(Requests)
a – From the happiness article, reproduce word for word the passage starting with "Generally speaking, we" and going on through "lack of meaning.".
b – In the happiness article, at which institution does Paul Dolan work as a professor of behavioral science?

(Passage)
● ● ● ●

Pleasure and Purpose: The Ingredients to Happiness

Pleasure and Purpose: The Ingredients to Happiness

Last update: 22 October, 2018

Participating in activities that provide us with pleasure and purpose can increase our happiness. In fact, scientists agree that both pleasure and purpose are two fundamental ingredients to happiness. 

But first we need to answer an important question: what is happiness? To a large extent, feeling happy depends on what we do and how we think. We can’t be happy without doing things that make us happy. We also can’t have a negative mindset.

“There’s only happiness when there’s virtue and serious effort because life isn’t a game.”

-Aristotle-

What is happiness?

When someone’s happy, life has to be going well for them. But what exactly is happiness? This is an important question because the different ways we can define happiness affect how we would improve our level of happiness. Professor Paul Dolan believes he has the answer to this question.

Paul Dolan is an internationally known expert on happiness, behavior, and public policies. He’s a professor of behavioral science at the London School of Economics. He’s been a visiting researcher at Princeton University on Professor Daniel Kahneman’s team.

A woman experiencing happiness.

According to Dolan, happiness are experiences of pleasure and purpose that take place over time. Life goes well when you’re feeling happy. According to philosopher Jeremy Bentham, pleasure is the only good thing and pain is the only bad thing. However, some specialists prefer terms like “enjoyment” and “suffering”.

Generally speaking, we could categorize ourselves based on the different ways we feel. Happy people have more positive than negative feelings. Using Bentham’s language, they usually feel pleasure and not a lot of pain.

So, the more frequent and intense your different sensations of pleasure, the happier you’ll be. However, there are other sensations that are important apart from pleasure and pain: purpose and lack of meaning.

The principles of pleasure and purpose

We can understand pleasure and purpose as abbreviations for a wide range of positive and negative emotions. These emotions include fullness, meaning, and usefulness. On the other hand, their negative counterparts include boredom and futility.

● ● ● ●

(Data provided)
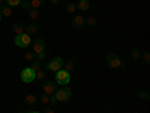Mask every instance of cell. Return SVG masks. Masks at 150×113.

● ● ● ●

(Full solutions)
a –
Generally speaking, we could categorize ourselves based on the different ways we feel. Happy people have more positive than negative feelings. Using Bentham’s language, they usually feel pleasure and not a lot of pain.

So, the more frequent and intense your different sensations of pleasure, the happier you’ll be. However, there are other sensations that are important apart from pleasure and pain: purpose and lack of meaning.

b – The London School of Economics.